What is asked:
In the rows, starting with the line that contains "From the camera, how" and continuing through the end of the rows, substitute "tangled net bundle" for "dirty net bundle". Return only those lines, with everything else unchanged.

Input records:
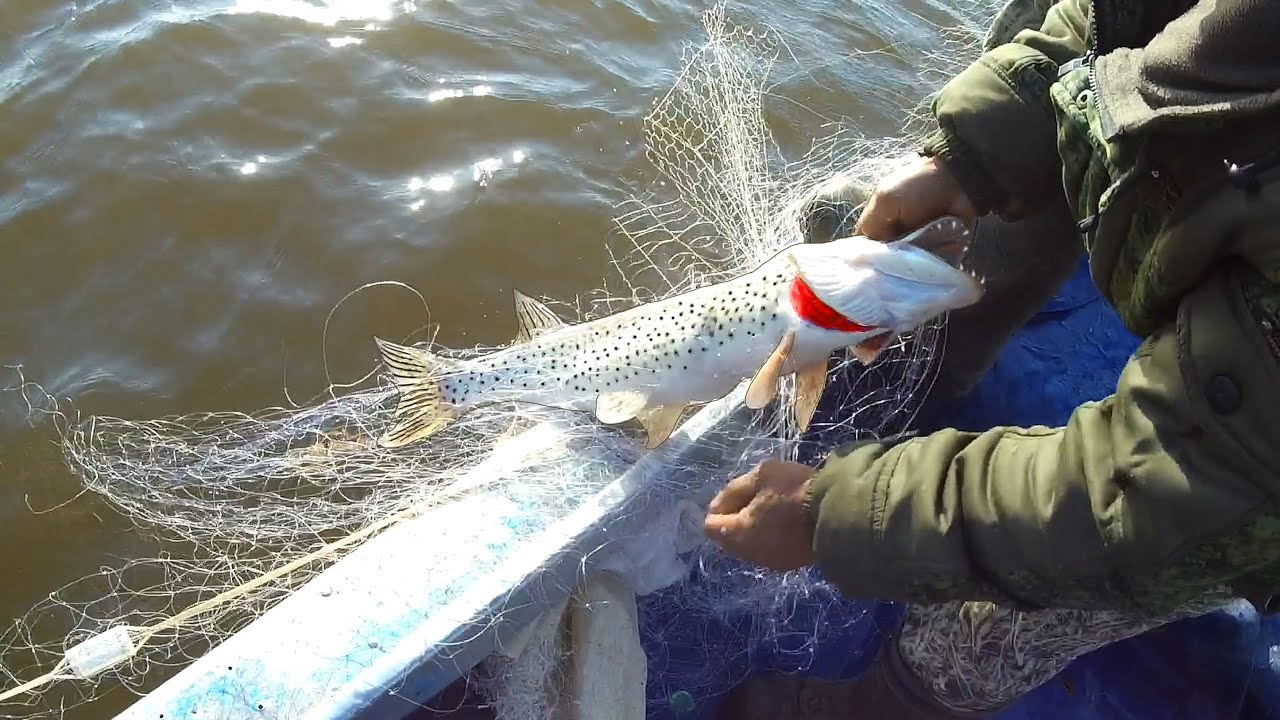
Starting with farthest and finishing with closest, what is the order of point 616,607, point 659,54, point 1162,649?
1. point 659,54
2. point 1162,649
3. point 616,607

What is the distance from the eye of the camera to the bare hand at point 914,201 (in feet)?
9.36

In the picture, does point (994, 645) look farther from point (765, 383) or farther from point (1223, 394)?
point (1223, 394)

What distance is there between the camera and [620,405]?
116 inches

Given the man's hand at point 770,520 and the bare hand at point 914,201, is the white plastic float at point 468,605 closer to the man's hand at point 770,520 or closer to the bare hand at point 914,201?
the man's hand at point 770,520

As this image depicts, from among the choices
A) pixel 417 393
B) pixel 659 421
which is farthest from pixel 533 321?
pixel 659 421

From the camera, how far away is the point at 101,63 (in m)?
6.52

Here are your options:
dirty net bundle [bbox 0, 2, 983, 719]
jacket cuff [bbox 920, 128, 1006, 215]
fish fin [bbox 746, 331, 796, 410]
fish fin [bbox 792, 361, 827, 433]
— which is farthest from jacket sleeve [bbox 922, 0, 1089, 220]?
fish fin [bbox 746, 331, 796, 410]

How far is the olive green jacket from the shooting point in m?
1.52

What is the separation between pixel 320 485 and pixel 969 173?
3.21 m

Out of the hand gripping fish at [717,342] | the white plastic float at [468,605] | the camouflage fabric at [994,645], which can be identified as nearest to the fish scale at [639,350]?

Task result:
From the camera, how far away is the point at 101,63 (in m)?
6.52

Here are your options:
tangled net bundle [bbox 0, 2, 983, 719]
jacket cuff [bbox 920, 128, 1006, 215]
fish fin [bbox 746, 331, 796, 410]
fish fin [bbox 792, 361, 827, 433]
— which is farthest from jacket sleeve [bbox 922, 0, 1089, 220]?
fish fin [bbox 746, 331, 796, 410]

How far is the olive green jacket from the shooting point in m?
1.52

What is the separation between pixel 320 485 and pixel 969 173?
3.21 m

Out of the hand gripping fish at [717,342] | the white plastic float at [468,605] | the camouflage fabric at [994,645], which can be identified as nearest to the fish scale at [639,350]?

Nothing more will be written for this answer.